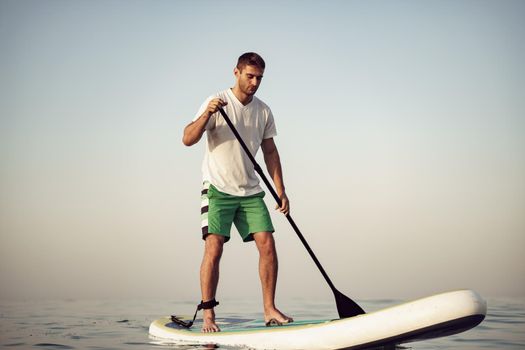 Young man in t-shirt and shorts floating on SUP board at sea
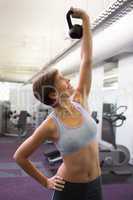 Fit brunette lifting kettlebell and smiling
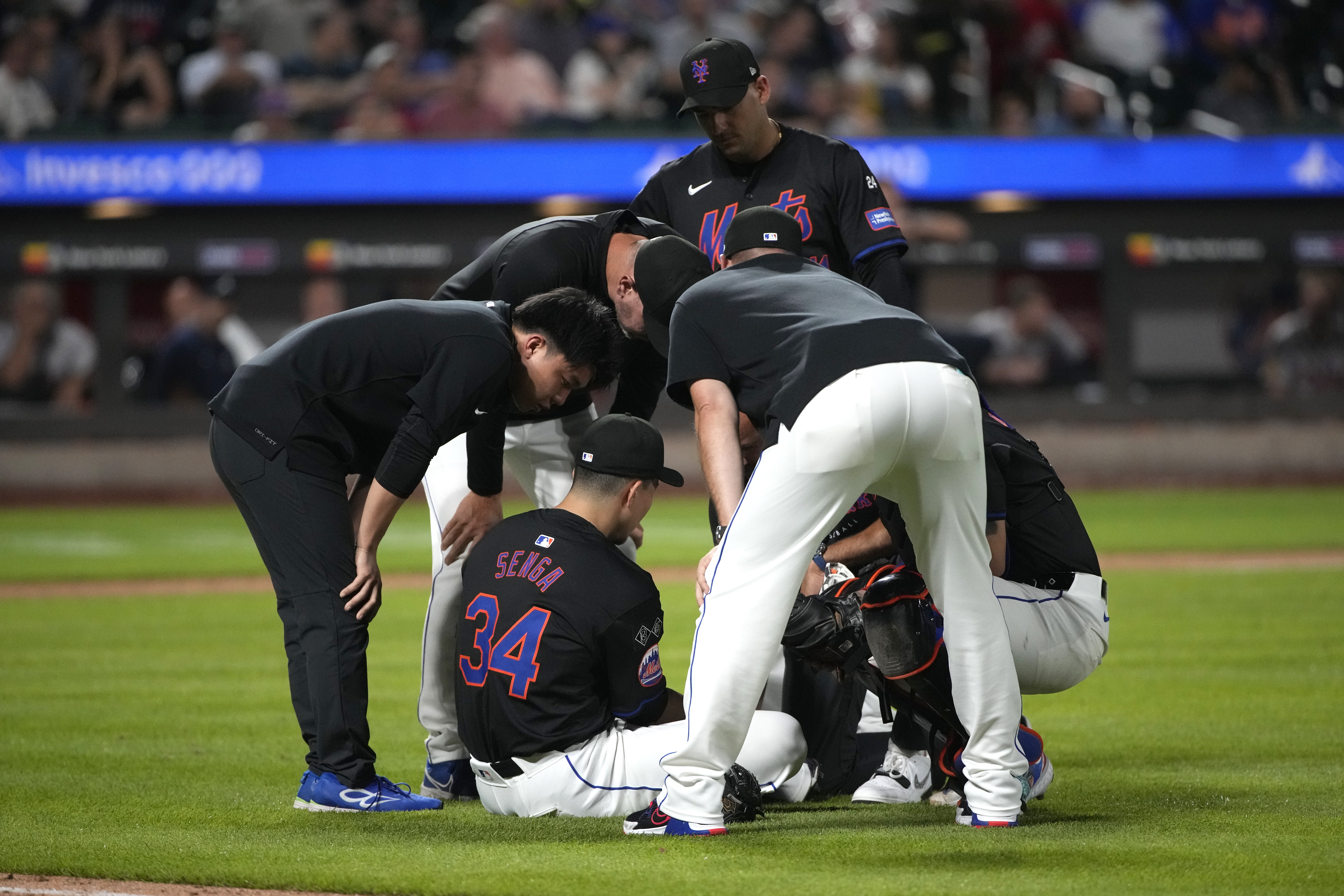 New York Mets staff members check pitcher Kodai Senga (34) after he was injured during the sixth in...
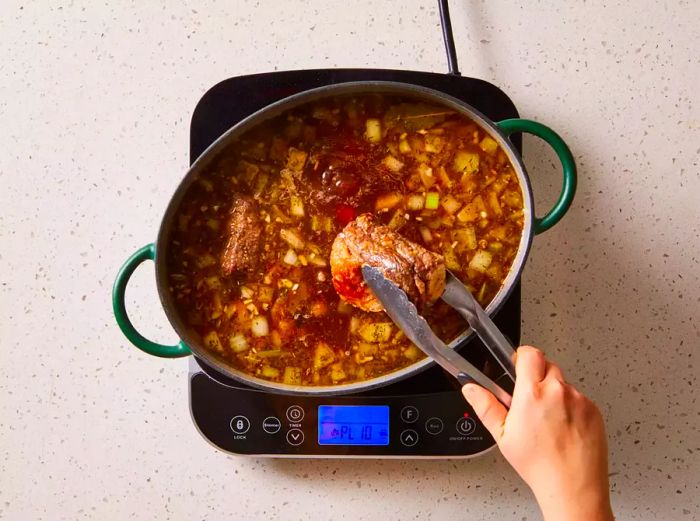 A hand using tongs to carefully place beef short ribs into a pot on the stovetop.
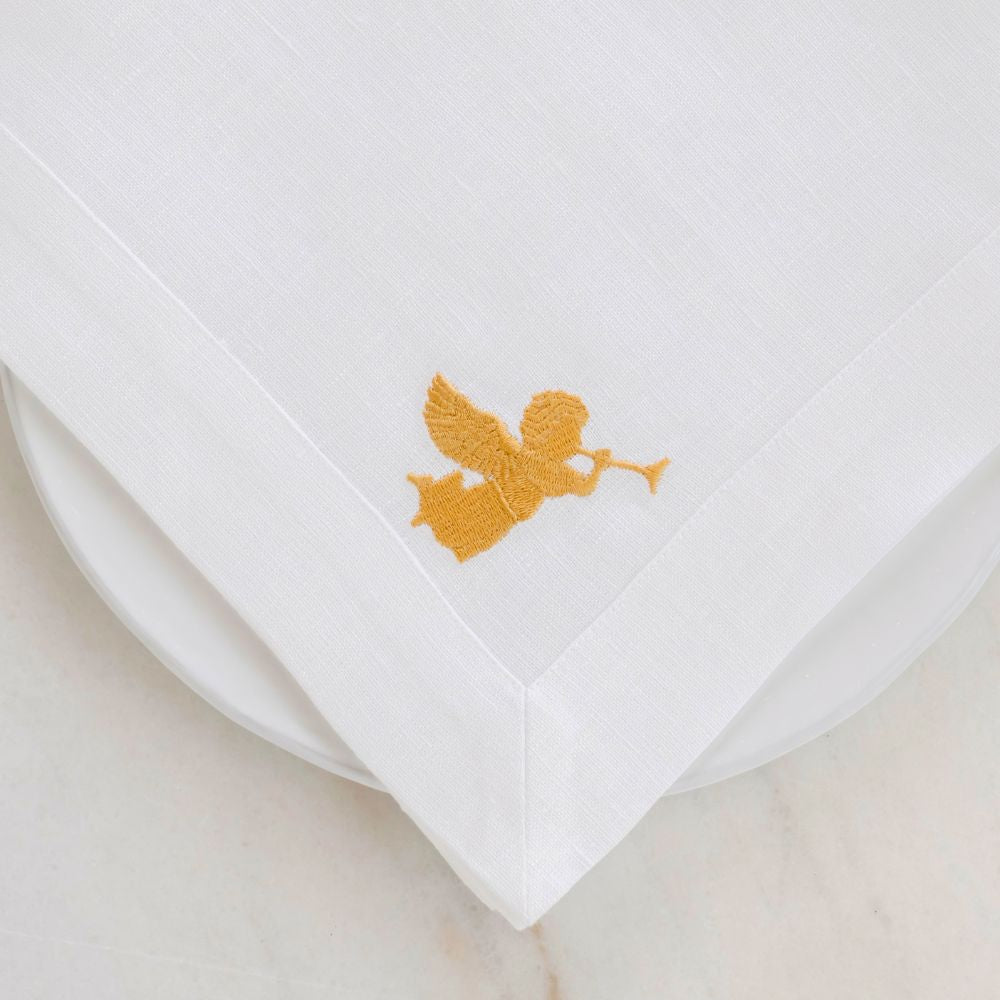 White linen napkin with gold angel embroidery on a beige background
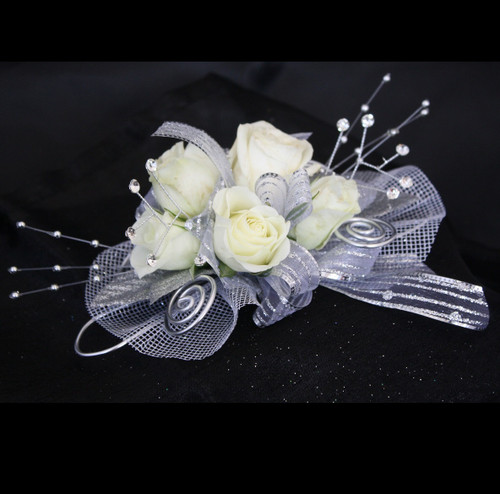 Basic All Silver Traditional Prom Corsage by Enchanted Florist Pasadena TX. This basic prom corsage is our traditional corsage design built on wire to fit every size wrist, perfect for the small sizes. Includes basic bling in silver colored trim with white roses. PROM114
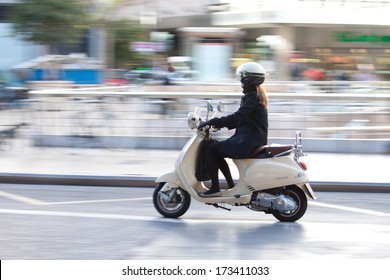 VALENCIA, SPAIN - JANUARY 27, 2014: A woman on a Vespa scooter traveling in the town center of Valencia with motion blur. Vespa is an Italian brand of scooter manufactured by Piaggio.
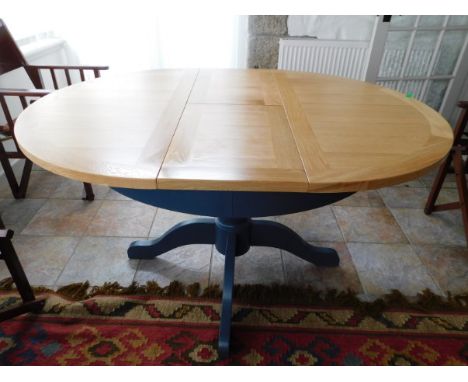 Tremaine Manor House: An as new, modern extending light oak dining table, 57in wide x 43.25in deep x 30.25in high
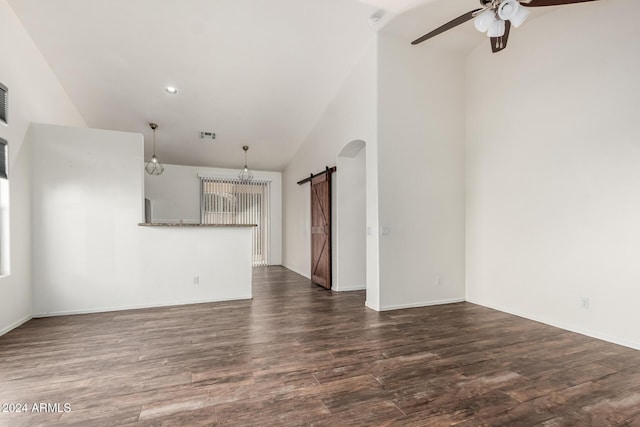 unfurnished living room featuring lofted ceiling, a barn door, ceiling fan, and dark wood-type flooring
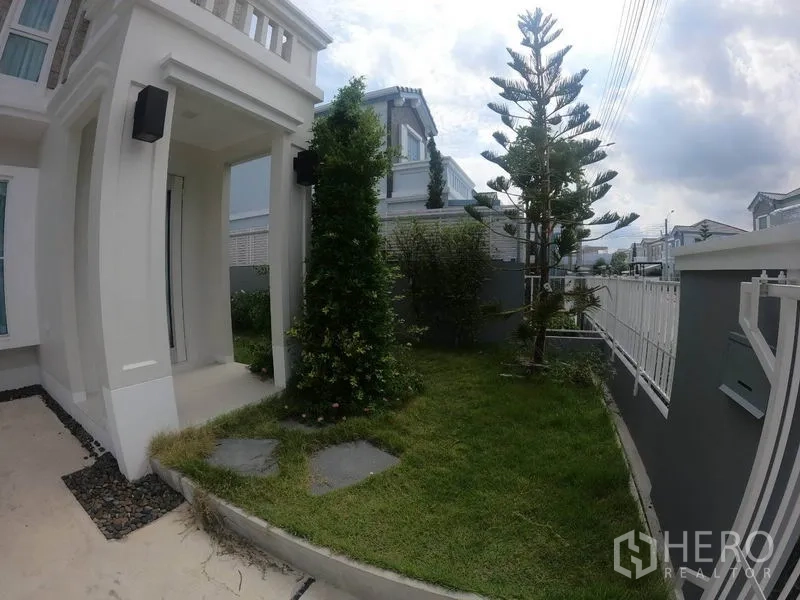 Detached House for rent in Prawet, Bangkok - Front garden with lawn, shrubs, pathway stones and covered porch by the gate.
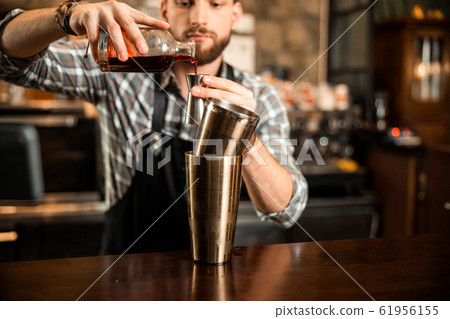 Young barman holding a bottle and measuring cup 61956155
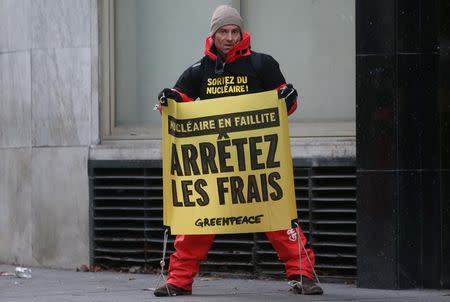 A Greenpeace activist holds a placard which reads, "Stop the Expense" outside France's state-owned electricity company EDF headquarters to protest against nuclear energy safety in Paris, France, December 14, 2016. REUTERS/Jacky Naegelen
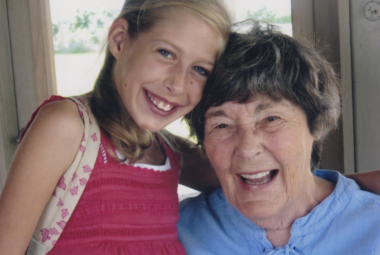 A young blond girl in a pink sleeveless top stands next to a woman with short brown hair and a light blue top. The girl has her arm around the woman's shoulders.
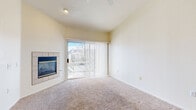 This well-appointed single-floor residence offers a thoughtfully designed layout that balances comfort and functionality. The living room serves as the centerpiece of the home, boasting vaulted ceilings, a ceiling fan, and a tile-surround fireplace that anchors the space with warmth and character. A sliding glass door with vertical blinds opens to an outdoor balcony, flooding the room with natural light and providing pleasant exterior views. An elegant arched passage connects the living area to additional rooms, adding an architectural touch that enhances the open feel of the interior.

The dining area flows seamlessly into the kitchen, which is equipped with light wood cabinetry, a white appliance suite including a refrigerator, electric range, and dishwasher, and a peninsula breakfast bar with neutral countertops. Wood-look flooring in the kitchen and dining space contrasts beautifully with the plush carpeting found throughout the living and bedroom areas.

The bedroom is generously proportioned, featuring its own sliding glass door to the balcony, allowing for ample natural light and outdoor access. The full bathroom is clean and functional, offering a tub-shower combination with tile surround, a light wood vanity with a wide mirror, built-in open shelving, and wood-look flooring that ties the space together cohesively.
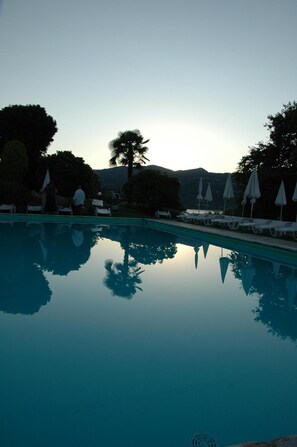 Outdoor pool, pool umbrellas, pool loungers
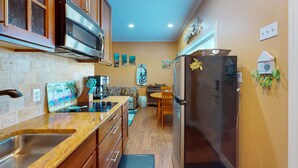 A compact kitchen with a stainless steel sink, a microwave, and a refrigerator. There is a dining area with a table and chairs, and artwork on the walls. - Walk to Sandfest, Shared Pools, Boardwalk to the Beach (Port Aransas)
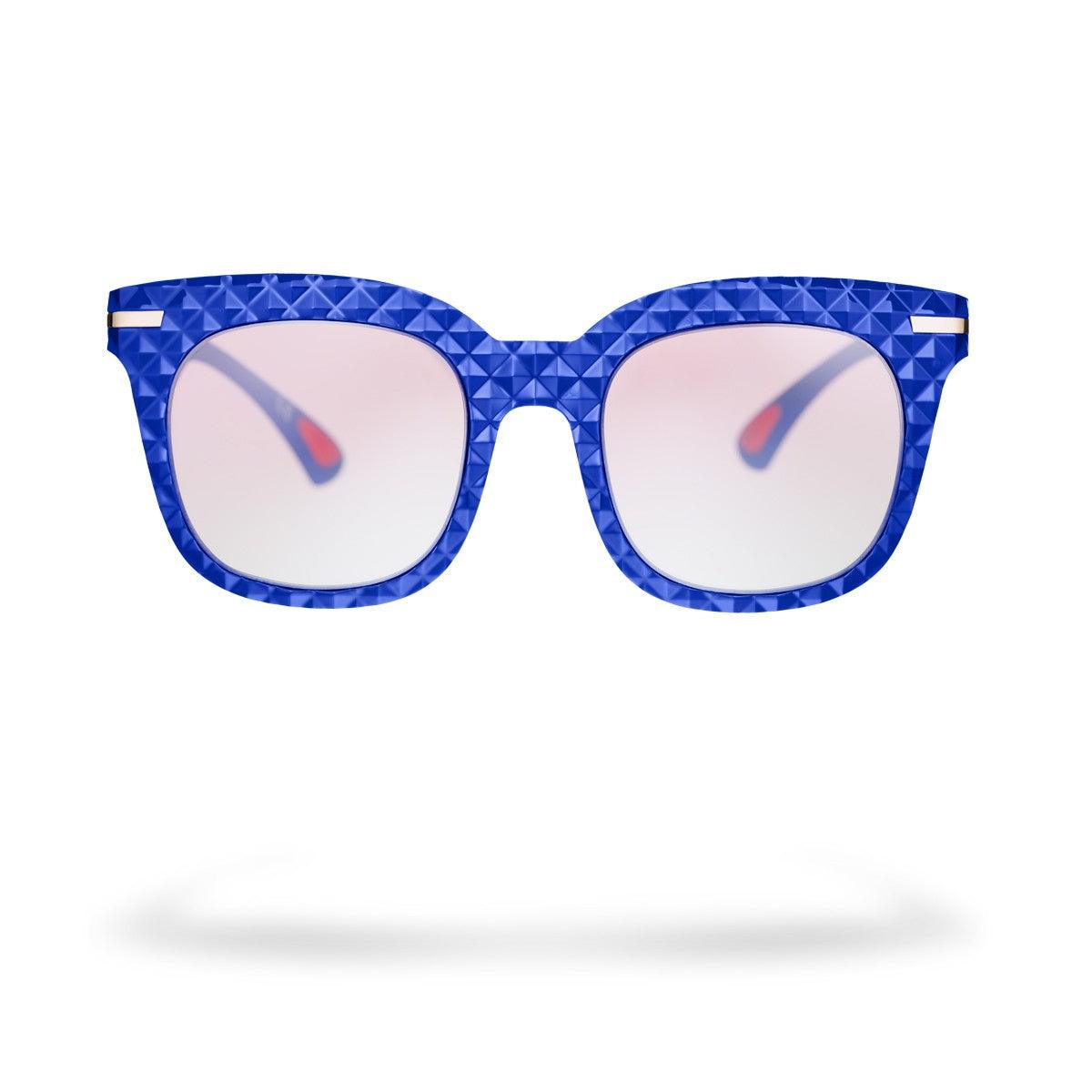 Occhiali da sole donna MARIANNA C2 con montatura blu e lenti rosa sfumate, collezione Flexo di Alessandro Del Piero.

TASK OBJECTIVE
Count how many lines in the data above hold "look", and give that number by itself.

ANSWER
2